=== Reading passage ===

With method-local generics, the method call determines the actual type. For instance, Collections.emptySet() returns a Set<String> if the reference type the value is assigned to is Set<String>. In your example, it is LINE#1 that determines that T is Byte.

As EFH said, during runtime there is no more T so the cast is basically (Object). Because your example can cause problems the compiler warns you - casting to T is highly discouraged, and your example shows exactly why. That's a ClassCastException waiting to happen once you retrieve the Float object but assign it to a Byte reference.

Taking the original code as base let me explain it to you.

Harvinder since the type of meth T is not used in the method except for the return type, so there are two ways that the type of T can be decided by the compiler.

1. By examining the type in which the return value is being catched. So if you write this

List<Byte> = new Test().meth(null);

then the compiler will know that the type of T is Byte. The other way is to use this syntax

new Test().<Byte>meth(null);

Now here too the compiler will be able find that the type of T is Byte.

===

-- Required tasks --
**A.** Repeat verbatim the passage of the Java generics discussion that begins at the words "With method-local generics, the" and ends after the words "a Byte reference.".
**B.** According to the Java generics discussion, what kind of exception is waiting to happen when the Float object is retrieved but assigned to a Byte reference?
Rely solely on the Java generics discussion.

=== Exercise data ===

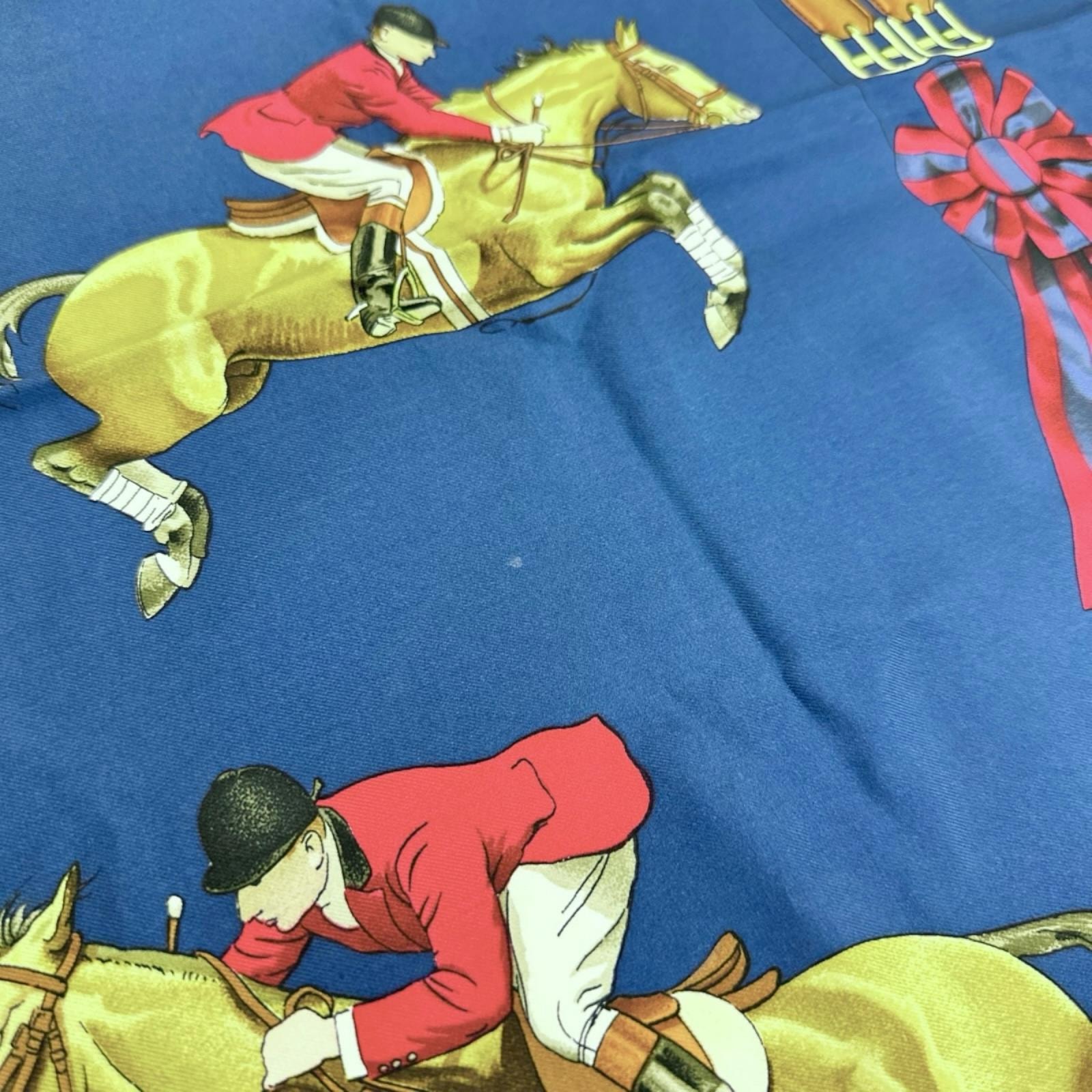 D (傷や汚れあり)】HERMES エルメス カレ90 JUMPING（ジャンピング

===

-- Per-task answers --
**A.**
With method-local generics, the method call determines the actual type. For instance, Collections.emptySet() returns a Set<String> if the reference type the value is assigned to is Set<String>. In your example, it is LINE#1 that determines that T is Byte.

As EFH said, during runtime there is no more T so the cast is basically (Object). Because your example can cause problems the compiler warns you - casting to T is highly discouraged, and your example shows exactly why. That's a ClassCastException waiting to happen once you retrieve the Float object but assign it to a Byte reference.

**B.** A ClassCastException.